Пришел поезд с ранеными японскими солдатами. Где-то грянула приветствующая их музыка. Японцы кланялись вагонам до земли. Волной хлынул к поезду японский медицинский персонал.
А там далеко-далеко, на запасном пути, вдали от сутолоки и шума стоял еще один состав. Это был спокойный поезд, без видимых пассажиров. Он был наглухо закрыт, и на дверях его висели печати. Это пепел убитых японских солдат отправлялся на родину, к восходящему солнцу, которое всходило уже не для них.
Мадам Милица свесилась из окна вагона к стоявшей на платформе Матери:
— Именно такой отъезд и предсказали мне карты. Узнаю семерку пик, девятку и валета!
Легкий ветерок вдруг сдвинул в сторону ее черные кудри. Мать в первый раз увидела сразу все лицо Милицы.
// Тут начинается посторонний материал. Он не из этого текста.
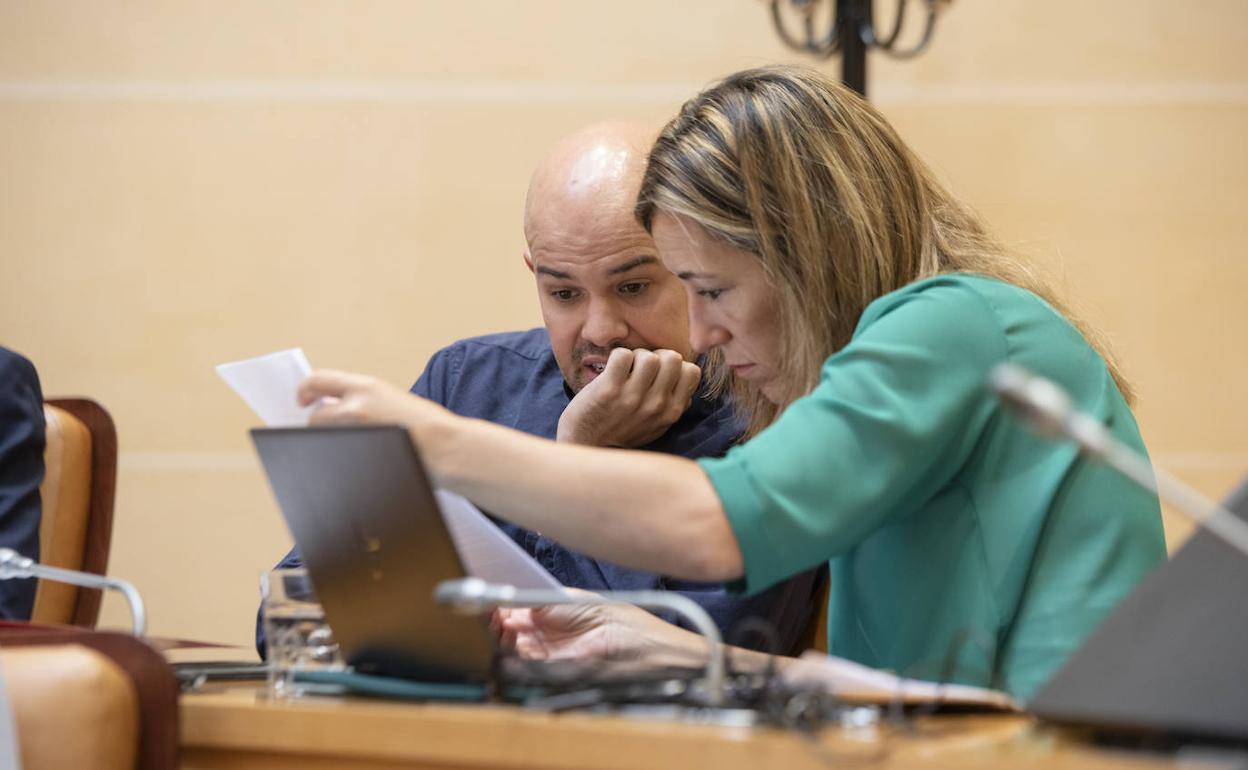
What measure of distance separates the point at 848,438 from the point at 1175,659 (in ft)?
1.11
Оно было мрачным, почти зловещим.
— Вы спросите: зная все это, что же ты едешь? Отвечу: тем, кто остался, будет не лучше. Строго говоря, знающему человеку на этом свете уже не из чего выбирать.
Когда Мать возвращалась домой, она видела, как подняли раздвижной мост через Хэй-Хо. Военная зона, таким образом, была обозначена. Война и смерть — для одной стороны, для китайского города; защита и безопасность для нейтральных европейских концессий. Еще действовал твердый интернациональный закон. На британской концессии не могло быть войны. И в первый раз в жизни Мать увидела Семью и себя — во время войны — в безопасности.
Поздно вечером того же дня японские жильцы пришли в пансион все сразу и привели с собой старую японскую леди. С улыбками и поклонами они объяснили, что на время все они опять уйдут, но леди останется. Она нуждается в покое. И опять с поклонами и улыбками они просили Мать немножко присматривать за старой леди и давать ей тепленького чаю, бисквитов вот из этой коробки и — следовал глубокий общий поклон — хорошо бы два раза в день немножко отварить ей риса — вот из этого мешочка.
Китайский профессор совсем не выходил из своей комнаты за весь этот тревожный, для Китая гибельный день. Он все ходил взад и вперед, взад и вперед — часами, а он был человеком, который никогда не делал лишнего движения.
Все, все было тревожно, все беспокойно. Но Лида щебетала о том, как удачно она в тот день проплыла назначенное расстояние, а Дима учил Собаку улыбаться, — и вечер заканчивался мирно. Бабушка вернулась из церкви. Мерцала лампадка. Стали пить чай. Мать вздыхала. Ум ее отказывался верить в грядущие новые ужасы жизни.